Jim Duffy lauds Morton after they stun Hamilton
Morton boss Jim Duffy claimed his team were a class apart from Hamilton after they knocked their Premiership opponents out of the Betfred Cup.
Morton boss Jim Duffy claimed his team were a class apart from Hamilton after they knocked their Premiership opponents out of the Betfred Cup.
The Championship club bounced back from Dougie Imrie's early penalty - after Lee Kilday's clumsy barge on the former Morton man - and deservedly sealed a 2-1 win thanks to two excellent strikes in four second-half minutes.
Ross Forbes curled a free-kick into the top corner from 25 yards before Jai Quitongo volleyed home after Michael Devlin failed to cut out Forbes' long pass.
Duffy said: "We were different class, by far the better team throughout the 90 minutes. It would have been a travesty if a very controversial decision stopped us getting into the next round.

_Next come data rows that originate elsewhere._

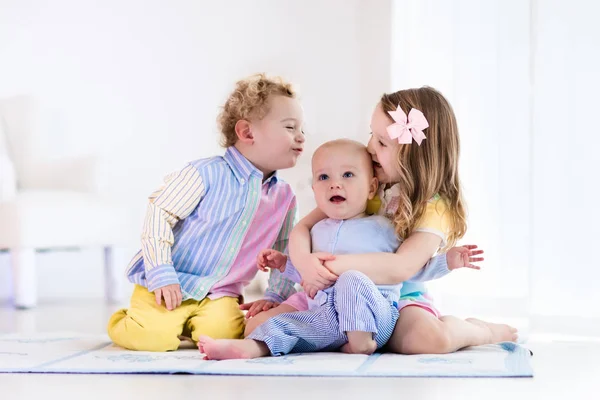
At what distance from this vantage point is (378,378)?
1.30 meters

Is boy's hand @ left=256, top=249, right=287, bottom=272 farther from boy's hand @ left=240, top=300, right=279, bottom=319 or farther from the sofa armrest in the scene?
the sofa armrest

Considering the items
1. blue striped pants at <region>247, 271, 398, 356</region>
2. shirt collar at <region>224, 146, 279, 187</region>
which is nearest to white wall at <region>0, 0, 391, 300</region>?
shirt collar at <region>224, 146, 279, 187</region>

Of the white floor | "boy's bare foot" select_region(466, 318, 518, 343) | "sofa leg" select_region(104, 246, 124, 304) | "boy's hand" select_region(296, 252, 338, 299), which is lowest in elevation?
"sofa leg" select_region(104, 246, 124, 304)

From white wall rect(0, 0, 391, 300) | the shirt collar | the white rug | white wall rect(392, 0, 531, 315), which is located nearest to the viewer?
the white rug

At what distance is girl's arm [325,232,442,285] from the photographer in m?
1.59

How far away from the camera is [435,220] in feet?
5.39

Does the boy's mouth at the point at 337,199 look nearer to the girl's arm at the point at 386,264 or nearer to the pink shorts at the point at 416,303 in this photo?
the girl's arm at the point at 386,264

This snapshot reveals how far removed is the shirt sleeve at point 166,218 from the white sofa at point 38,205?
60.9 inches

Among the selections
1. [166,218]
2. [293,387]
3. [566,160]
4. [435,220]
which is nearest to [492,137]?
[566,160]

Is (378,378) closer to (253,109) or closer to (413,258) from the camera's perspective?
(413,258)

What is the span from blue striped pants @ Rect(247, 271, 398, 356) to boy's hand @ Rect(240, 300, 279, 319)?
0.23 meters

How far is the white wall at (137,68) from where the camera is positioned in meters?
4.16

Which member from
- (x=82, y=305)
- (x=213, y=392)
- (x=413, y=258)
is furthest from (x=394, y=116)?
(x=82, y=305)

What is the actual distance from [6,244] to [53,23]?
4.85ft
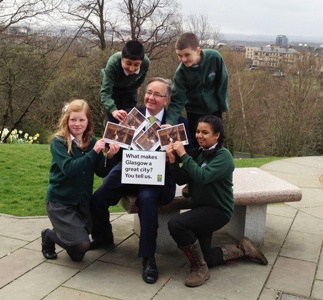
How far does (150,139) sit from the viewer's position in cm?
414

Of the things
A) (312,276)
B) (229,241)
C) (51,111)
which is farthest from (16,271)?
(51,111)

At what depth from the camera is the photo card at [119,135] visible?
160 inches

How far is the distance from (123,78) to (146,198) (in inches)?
55.9

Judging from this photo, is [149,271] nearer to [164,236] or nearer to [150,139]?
[164,236]

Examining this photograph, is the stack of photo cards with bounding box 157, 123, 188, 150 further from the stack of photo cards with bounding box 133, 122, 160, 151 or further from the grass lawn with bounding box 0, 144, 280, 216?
the grass lawn with bounding box 0, 144, 280, 216

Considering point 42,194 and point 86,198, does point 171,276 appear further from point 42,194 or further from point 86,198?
point 42,194

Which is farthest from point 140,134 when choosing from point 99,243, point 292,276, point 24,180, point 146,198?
point 24,180

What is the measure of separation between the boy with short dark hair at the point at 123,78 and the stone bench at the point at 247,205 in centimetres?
92

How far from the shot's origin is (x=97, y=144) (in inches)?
156

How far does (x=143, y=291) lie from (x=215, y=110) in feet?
6.37

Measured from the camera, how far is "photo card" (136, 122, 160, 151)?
413 cm

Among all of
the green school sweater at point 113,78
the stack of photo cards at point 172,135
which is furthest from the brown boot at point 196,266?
the green school sweater at point 113,78

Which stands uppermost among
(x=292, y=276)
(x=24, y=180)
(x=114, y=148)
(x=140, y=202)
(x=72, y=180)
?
(x=114, y=148)

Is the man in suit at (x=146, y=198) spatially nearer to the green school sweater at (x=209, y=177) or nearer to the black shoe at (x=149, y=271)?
the black shoe at (x=149, y=271)
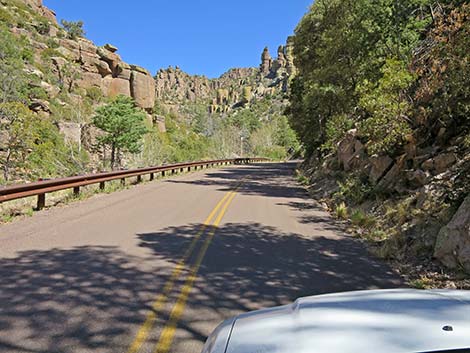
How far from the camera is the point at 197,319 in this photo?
4.07 m

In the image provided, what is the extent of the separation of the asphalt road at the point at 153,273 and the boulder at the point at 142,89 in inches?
2114

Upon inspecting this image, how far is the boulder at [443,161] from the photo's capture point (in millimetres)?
8766

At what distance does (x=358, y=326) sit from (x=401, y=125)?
10.2 meters

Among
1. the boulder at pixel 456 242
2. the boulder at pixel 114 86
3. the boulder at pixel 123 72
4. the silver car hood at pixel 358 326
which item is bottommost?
the boulder at pixel 456 242

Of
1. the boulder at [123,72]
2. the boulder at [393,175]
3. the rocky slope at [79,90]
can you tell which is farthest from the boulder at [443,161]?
the boulder at [123,72]

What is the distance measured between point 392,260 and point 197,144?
2365 inches

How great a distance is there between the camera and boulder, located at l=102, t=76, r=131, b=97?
58812 mm

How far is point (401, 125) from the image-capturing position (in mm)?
10969

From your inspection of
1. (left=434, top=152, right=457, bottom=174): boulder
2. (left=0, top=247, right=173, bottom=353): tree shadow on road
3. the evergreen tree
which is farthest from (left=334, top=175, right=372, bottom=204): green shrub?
the evergreen tree

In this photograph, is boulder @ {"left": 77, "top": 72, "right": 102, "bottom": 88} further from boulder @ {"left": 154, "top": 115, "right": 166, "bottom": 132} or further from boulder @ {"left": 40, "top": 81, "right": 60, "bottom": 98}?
boulder @ {"left": 154, "top": 115, "right": 166, "bottom": 132}

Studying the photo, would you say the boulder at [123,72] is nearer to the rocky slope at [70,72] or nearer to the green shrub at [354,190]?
the rocky slope at [70,72]

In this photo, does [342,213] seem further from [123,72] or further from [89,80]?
[123,72]

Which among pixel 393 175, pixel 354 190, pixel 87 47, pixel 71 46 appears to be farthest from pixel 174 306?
pixel 87 47

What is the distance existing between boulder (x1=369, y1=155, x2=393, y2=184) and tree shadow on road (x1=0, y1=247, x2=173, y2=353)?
8.63 meters
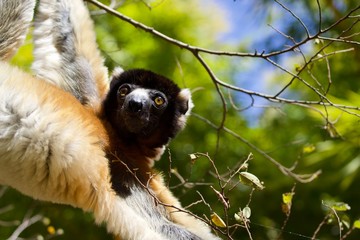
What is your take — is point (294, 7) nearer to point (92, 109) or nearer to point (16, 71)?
point (92, 109)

"Fair play to the players they regrouped and but for terrific goalkeeping and a bit of misfortune we would have been ahead in the first half.
"They were two fantastic goals. The free-kick was right pout the top drawer and Jai's finish was great again, it was a great ball in behind by Ross."
Quitongo, son of former Accies winger Jose, was at the Hamilton youth academy as a boy and he shone on his return.
Duffy said: "He's 18 years of age and he's got talent. He's raw and he's unpredictable at times. He can put a smile on your face and he can put a frown on your face. But at the moment he is putting on plenty of smiles. He's got pace, he's strong and he has scored three goals already this season."
Hamilton boss Martin Canning did not disagree with Duffy's overall assessment.
"They deserved to win the game," he said. "We started well and go 1-0 up and I don't know if the mentality was we had done enough. Morton stuck to it and the frustrating thing is we got done by stuff we spoke about on Monday.
"We know a ball over the top, Jai Quitongo is a threat, and he was through three one-on-ones, which is unacceptable to defend like that at our level.
"Too many players had an off night and if your two centre-backs defend as poorly as that, you can't win games."